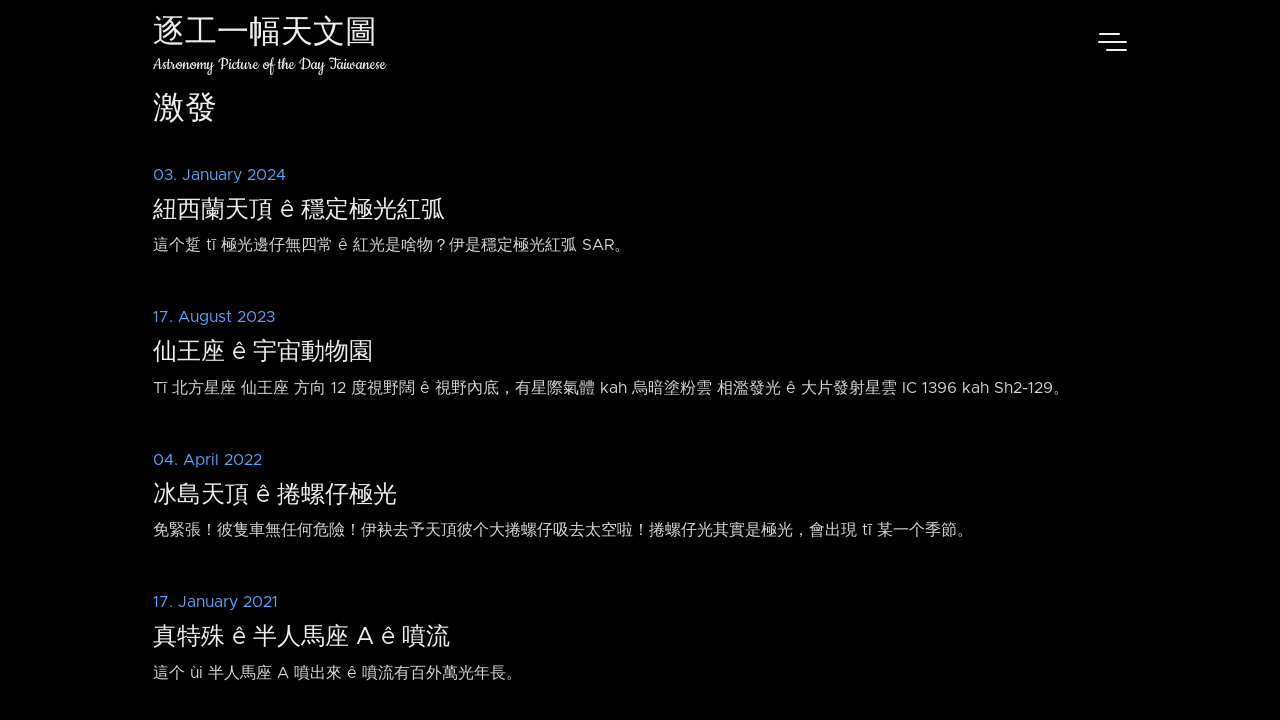

--- FILE ---
content_type: text/html; charset=utf-8
request_url: https://apod.tw/tags/%E6%BF%80%E7%99%BC/
body_size: 2678
content:
<!doctype html><html lang=en><head><title>激發 | 逐工一幅天文圖</title><meta charset=utf-8><meta name=apple-itunes-app content="app-id=1552530873"><meta name=viewport content="width=device-width,initial-scale=1,maximum-scale=1,user-scalable=no"><meta http-equiv=X-UA-Compatible content="IE=edge"><script async src="https://www.googletagmanager.com/gtag/js?id=G-TSYX69CJNK"></script><script>window.dataLayer=window.dataLayer||[];function gtag(){dataLayer.push(arguments)}gtag("js",new Date),gtag("config","G-TSYX69CJNK")</script><meta name=keywords content="逐工一幅天文圖"><meta property="og:locale" content='zh-Hant-TW'><meta property="og:type" content="article"><meta property="og:title" content="激發"><meta property="og:description" content><meta property="og:url" content="https://apod.tw/tags/%E6%BF%80%E7%99%BC/"><meta property="og:image" content="%!s(<nil>)"><link rel=canonical href=https://apod.tw/tags/%E6%BF%80%E7%99%BC/><link rel=apple-touch-icon sizes=180x180 href=https://apod.tw/images/icons/apple-touch-icon.png><link rel=icon type=image/png sizes=32x32 href=https://apod.tw/images/icons/favicon-32x32.png><link rel=icon type=image/png sizes=16x16 href=https://apod.tw/images/icons/favicon-16x16.png><link rel=manifest href=https://apod.tw/images/icons/site.webmanifest><link rel=stylesheet href=https://apod.tw/css/styles.b7a895f560147df510abcad6d0425739c2eb925c20de0dd3cd9e7d6fea6c8d3a6ed9a0e34b6a960e330ef3d2401bd93f2c14bc84d65c57089c0a6977cf1ca427.css integrity="sha512-t6iV9WAUffUQq8rW0EJXOcLrklwg3g3TzZ59b+psjTpu2aDjS2qWDjMO89JAG9k/LBS8hNZcVwicCml3zxykJw=="></head><body><div class=nav-drop><div class=nav-body><a href=https://apod.tw/daily/ class=nav_item>往年 ê 圖</a>
<a href=https://apod.tw/categories/podcast/ class=nav_item>有聲 ê 圖</a>
<a href=https://apod.tw/bonus/ class=nav_item>其他文章</a>
<a href=https://apod.tw/lecture/ class=nav_item>天文台語教室</a>
<a href=https://apod.tw/tags/ class=nav_item>所有標籤</a>
<a href=https://apod.tw/vocabulary/ class=nav_item>天文台語詞彙對照表</a>
<a href=https://apod.tw/about/ class=nav_item>本站 ê 介紹</a>
<a href=https://apod.tw/faq/ class=nav_item>FAQ</a><div class=nav-close></div></div></div><header class=nav><nav class=nav-menu><div><a href=https://apod.tw/ class="nav-brand nav_item">逐工一幅天文圖</a>
<a href=https://apod.tw/ class="nav-subtitle nav_item">Astronomy Picture of the Day Taiwanese</a></div><div class=nav_bar-wrap><div class=nav_bar></div></div></nav></header><main><div class="archive wrap mt"><h1 class=archive_title>激發</h1><a class=archive_item href=https://apod.tw/daily/20240103/><time class=post_date>03. January 2024</time><h3 class=article_title>紐西蘭天頂 ê 穩定極光紅弧</h3><p>這个踅 tī 極光邊仔無四常 ê 紅光是啥物？伊是穩定極光紅弧 SAR。</p></a><a class=archive_item href=https://apod.tw/daily/20230817/><time class=post_date>17. August 2023</time><h3 class=article_title>仙王座 ê 宇宙動物園</h3><p>Tī 北方星座 仙王座 方向 12 度視野闊 ê 視野內底，有星際氣體 kah 烏暗塗粉雲 相濫發光 ê 大片發射星雲 IC 1396 kah Sh2-129。</p></a><a class=archive_item href=https://apod.tw/daily/20220404/><time class=post_date>04. April 2022</time><h3 class=article_title>冰島天頂 ê 捲螺仔極光</h3><p>免緊張！彼隻車無任何危險！伊袂去予天頂彼个大捲螺仔吸去太空啦！捲螺仔光其實是極光，會出現 tī 某一个季節。</p></a><a class=archive_item href=https://apod.tw/daily/20210117/><time class=post_date>17. January 2021</time><h3 class=article_title>真特殊 ê 半人馬座 A ê 噴流</h3><p>這个 ùi 半人馬座 A 噴出來 ê 噴流有百外萬光年長。</p></a><a class=archive_item href=https://apod.tw/daily/20210114/><time class=post_date>14. January 2021</time><h3 class=article_title>天頂厚-tut-tut ê 極光</h3><p>佇 2017 年 6 月 25 úi 國際太空站面頂翕 ê 這張地球表面厚 tut-tut ê 青色極光，to̍h 親像佇墨西哥潤餅面頂抹一重青色 ê 莎莎醬仝款。</p></a></div><div class=wrap></div></main><footer class="footer wrap pale"><p>&copy;&nbsp;<span class=year></span>&nbsp;逐工一幅天文圖</p></footer><script src=https://apod.tw/js/index.min.63afaf3a4b3f1fdd9dfb56fcfaa2fe2e0fca11b0e60f5b4d57e282caa9920066f09f6af549444a40e6aedaff3ca0469ae7d3e1f158de53bed542551cac0653d3.js></script><svg width="0" height="0" class="hidden"><symbol xmlns="http://www.w3.org/2000/svg" viewBox="0 0 699.428 699.428" id="copy"><path d="M502.714.0H240.428C194.178.0 153 42.425 153 87.429l-25.267.59c-46.228.0-84.019 41.834-84.019 86.838V612c0 45.004 41.179 87.428 87.429 87.428H459c46.249.0 87.428-42.424 87.428-87.428h21.857c46.25.0 87.429-42.424 87.429-87.428v-349.19L502.714.0zM459 655.715H131.143c-22.95.0-43.714-21.441-43.714-43.715V174.857c0-22.272 18.688-42.993 41.638-42.993l23.933-.721v393.429C153 569.576 194.178 612 240.428 612h262.286c0 22.273-20.765 43.715-43.714 43.715zm153-131.143c0 22.271-20.765 43.713-43.715 43.713H240.428c-22.95.0-43.714-21.441-43.714-43.713V87.429c0-22.272 20.764-43.714 43.714-43.714H459c-.351 50.337.0 87.975.0 87.975.0 45.419 40.872 86.882 87.428 86.882H612v306zm-65.572-349.715c-23.277.0-43.714-42.293-43.714-64.981V44.348L612 174.857h-65.572zm-43.714 131.537H306c-12.065.0-21.857 9.77-21.857 21.835s9.792 21.835 21.857 21.835h196.714c12.065.0 21.857-9.771 21.857-21.835.0-12.065-9.792-21.835-21.857-21.835zm0 109.176H306c-12.065.0-21.857 9.77-21.857 21.834.0 12.066 9.792 21.836 21.857 21.836h196.714c12.065.0 21.857-9.77 21.857-21.836.0-12.064-9.792-21.834-21.857-21.834z"/></symbol><symbol viewBox="0 0 53 42" xmlns="http://www.w3.org/2000/svg" id="double-arrow"><path d="M.595 39.653a1.318 1.318.0 010-1.864L16.55 21.833a1.318 1.318.0 000-1.863L.595 4.014a1.318 1.318.0 010-1.863L2.125.62a1.318 1.318.0 011.864.0l19.35 19.349a1.318 1.318.0 010 1.863l-19.35 19.35a1.318 1.318.0 01-1.863.0zm29 0a1.318 1.318.0 010-1.864L45.55 21.833a1.318 1.318.0 000-1.863L29.595 4.014a1.318 1.318.0 010-1.863l1.53-1.53a1.318 1.318.0 011.864.0l19.35 19.349a1.318 1.318.0 010 1.863l-19.35 19.35a1.318 1.318.0 01-1.863.0z"/></symbol><symbol xmlns="http://www.w3.org/2000/svg" fill="none" viewBox="0 0 24 24" stroke="currentColor" id="double-arrow-left"><path stroke-linecap="round" stroke-linejoin="round" stroke-width="2" d="M11 19l-7-7 7-7m8 14-7-7 7-7"/></symbol><symbol xmlns="http://www.w3.org/2000/svg" fill="none" viewBox="0 0 24 24" stroke="currentColor" id="double-arrow-right"><path stroke-linecap="round" stroke-linejoin="round" stroke-width="2" d="M13 5l7 7-7 7M5 5l7 7-7 7"/></symbol></svg>
<script>function traverseAndReplace(e){if(e.nodeType===Node.TEXT_NODE)e.nodeValue.includes("--")&&(e.nodeValue=e.nodeValue.replace(/--/g,"-⁠-"));else for(let t=0;t<e.childNodes.length;t++)traverseAndReplace(e.childNodes[t])}traverseAndReplace(document.body)</script></body></html>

********************

## WHAT IS BEING ASKED:
Select every line in the records above that contains the word "html".

## SOLUTION TO THE PROBLEM:
content_type: text/html; charset=utf-8
<!doctype html><html lang=en><head><title>激發 | 逐工一幅天文圖</title><meta charset=utf-8><meta name=apple-itunes-app content="app-id=1552530873"><meta name=viewport content="width=device-width,initial-scale=1,maximum-scale=1,user-scalable=no"><meta http-equiv=X-UA-Compatible content="IE=edge"><script async src="https://www.googletagmanager.com/gtag/js?id=G-TSYX69CJNK"></script><script>window.dataLayer=window.dataLayer||[];function gtag(){dataLayer.push(arguments)}gtag("js",new Date),gtag("config","G-TSYX69CJNK")</script><meta name=keywords content="逐工一幅天文圖"><meta property="og:locale" content='zh-Hant-TW'><meta property="og:type" content="article"><meta property="og:title" content="激發"><meta property="og:description" content><meta property="og:url" content="https://apod.tw/tags/%E6%BF%80%E7%99%BC/"><meta property="og:image" content="%!s(<nil>)"><link rel=canonical href=https://apod.tw/tags/%E6%BF%80%E7%99%BC/><link rel=apple-touch-icon sizes=180x180 href=https://apod.tw/images/icons/apple-touch-icon.png><link rel=icon type=image/png sizes=32x32 href=https://apod.tw/images/icons/favicon-32x32.png><link rel=icon type=image/png sizes=16x16 href=https://apod.tw/images/icons/favicon-16x16.png><link rel=manifest href=https://apod.tw/images/icons/site.webmanifest><link rel=stylesheet href=https://apod.tw/css/styles.b7a895f560147df510abcad6d0425739c2eb925c20de0dd3cd9e7d6fea6c8d3a6ed9a0e34b6a960e330ef3d2401bd93f2c14bc84d65c57089c0a6977cf1ca427.css integrity="sha512-t6iV9WAUffUQq8rW0EJXOcLrklwg3g3TzZ59b+psjTpu2aDjS2qWDjMO89JAG9k/LBS8hNZcVwicCml3zxykJw=="></head><body><div class=nav-drop><div class=nav-body><a href=https://apod.tw/daily/ class=nav_item>往年 ê 圖</a>
<script>function traverseAndReplace(e){if(e.nodeType===Node.TEXT_NODE)e.nodeValue.includes("--")&&(e.nodeValue=e.nodeValue.replace(/--/g,"-⁠-"));else for(let t=0;t<e.childNodes.length;t++)traverseAndReplace(e.childNodes[t])}traverseAndReplace(document.body)</script></body></html>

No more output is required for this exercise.